Pottery Throwing Is Having a Moment

With everyone from Seth Rogen to the Kardashians sidling up to the wheel, more and more Angelenos are giving ceramics a spin

Once seen as the province of retired ladies, bored married couples, and birthday kiddos at Color Me Mine, pottery is having a moment in the cultural spotlight not witnessed since the sexy turn by Demi Moore and Patrick Swayze in 1990’s Ghost.

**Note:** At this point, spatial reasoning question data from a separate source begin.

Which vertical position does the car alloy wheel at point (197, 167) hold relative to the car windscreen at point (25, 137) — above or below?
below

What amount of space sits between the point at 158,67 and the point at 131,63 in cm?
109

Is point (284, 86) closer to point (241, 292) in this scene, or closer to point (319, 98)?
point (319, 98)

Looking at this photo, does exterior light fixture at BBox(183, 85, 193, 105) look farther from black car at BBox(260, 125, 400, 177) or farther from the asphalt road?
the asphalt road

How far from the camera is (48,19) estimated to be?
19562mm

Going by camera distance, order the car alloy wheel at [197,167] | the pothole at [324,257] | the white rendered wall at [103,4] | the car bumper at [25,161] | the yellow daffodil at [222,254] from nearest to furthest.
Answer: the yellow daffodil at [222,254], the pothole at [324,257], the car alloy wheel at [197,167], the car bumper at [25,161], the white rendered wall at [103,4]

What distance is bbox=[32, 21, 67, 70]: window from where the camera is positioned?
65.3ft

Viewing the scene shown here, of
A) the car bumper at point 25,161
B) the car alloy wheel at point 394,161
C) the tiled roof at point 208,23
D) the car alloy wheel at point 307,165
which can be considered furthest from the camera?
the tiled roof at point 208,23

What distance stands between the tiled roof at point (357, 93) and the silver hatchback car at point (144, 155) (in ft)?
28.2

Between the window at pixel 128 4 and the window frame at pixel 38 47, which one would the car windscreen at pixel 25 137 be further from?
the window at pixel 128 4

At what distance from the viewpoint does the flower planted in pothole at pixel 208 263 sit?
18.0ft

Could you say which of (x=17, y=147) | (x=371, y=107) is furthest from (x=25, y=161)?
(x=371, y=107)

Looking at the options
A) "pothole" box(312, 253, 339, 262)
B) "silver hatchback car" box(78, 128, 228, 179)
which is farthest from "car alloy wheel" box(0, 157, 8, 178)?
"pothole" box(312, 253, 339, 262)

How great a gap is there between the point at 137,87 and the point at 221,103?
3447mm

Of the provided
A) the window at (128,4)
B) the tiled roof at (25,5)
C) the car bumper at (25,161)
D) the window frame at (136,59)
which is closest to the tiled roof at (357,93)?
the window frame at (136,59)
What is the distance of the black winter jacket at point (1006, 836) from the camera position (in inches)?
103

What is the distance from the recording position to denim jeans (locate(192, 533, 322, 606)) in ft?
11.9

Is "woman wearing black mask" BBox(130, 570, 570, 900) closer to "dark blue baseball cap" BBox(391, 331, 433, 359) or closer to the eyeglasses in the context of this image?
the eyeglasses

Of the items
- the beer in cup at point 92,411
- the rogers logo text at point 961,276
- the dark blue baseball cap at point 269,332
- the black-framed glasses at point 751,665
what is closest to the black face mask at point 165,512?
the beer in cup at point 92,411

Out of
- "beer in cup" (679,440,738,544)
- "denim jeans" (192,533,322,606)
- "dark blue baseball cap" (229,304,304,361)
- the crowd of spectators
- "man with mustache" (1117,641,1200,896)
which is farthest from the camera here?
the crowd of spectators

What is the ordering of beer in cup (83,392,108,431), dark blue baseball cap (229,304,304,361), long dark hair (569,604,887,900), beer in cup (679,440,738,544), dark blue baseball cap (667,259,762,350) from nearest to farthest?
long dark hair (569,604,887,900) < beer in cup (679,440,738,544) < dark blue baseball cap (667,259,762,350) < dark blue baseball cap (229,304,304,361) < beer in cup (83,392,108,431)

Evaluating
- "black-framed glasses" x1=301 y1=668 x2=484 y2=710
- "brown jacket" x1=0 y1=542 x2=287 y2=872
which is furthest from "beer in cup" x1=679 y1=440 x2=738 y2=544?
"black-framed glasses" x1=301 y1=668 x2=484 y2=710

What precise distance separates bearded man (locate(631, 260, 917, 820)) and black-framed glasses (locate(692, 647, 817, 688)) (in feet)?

Serena Williams and Emily Ratajkowski have posted photos of their turns at the wheel. The Kardashian sisters bonded at an outpost of local pottery chain Bitter Root on their reality show. British tabloids have reported that Brad Pitt and Leonardo DiCaprio bro out while throwing pots at Pitt’s home. In the past nine months, Seth Rogen has chronicled the evolution of his clay works on Instagram, from sweet (if slightly sloppy) ashtrays to an Etsy-worthy collection of vases.


Technology seems to be driving millennial and Gen Zers to pottery from both
directions. While social media posts by celebs and friends are encouraging newbies to spin the wheel, working with clay also provides a tactile break from staring at screens and scrolling through social media.

“Your hands are literally in mud,” says Mel Keedle, the co-owner of Still Life Ceramics, of the craft’s draw. “You can’t touch your phone for hours.”

Still Life, which opened in ROW DTLA in 2018 and expanded to Santa Monica in December, is one of a number of new studios and shops looking to feed Angelenos’ growing hunger for pottery. Claytivity joined the fray in Silver Lake last August, attracting a crowd of cool retirees and Eastside hipsters. POT (#notadispensary), a pottery studio owned and operated by people of color, opened in 2017 to serve as an alternative to the city’s more staid studios. Bitter Root, one of the godparents of L.A.’s pottery scene, expanded from Beverly Grove to a studio in Topanga Canyon in 2015 and added a third location in
Valencia in 2018.

As Rogen can attest, there’s a learning curve when it comes to throwing—and successfully firing—a good vase. Beginners can expect to put in many hours before producing a serviceable result. But, Keedle says, that’s part of the fun. “There is no instant gratification,” she says. “There are things you can’t control. Things will break. That’s part of the process.”

Carl Cortes, 49, a creative director and student at Still Life, took his first class a little over a year ago with his then-girlfriend. He was soon hooked. “I did it for a girl,” he says with a laugh. “The girl is gone, but I kept the ceramics.”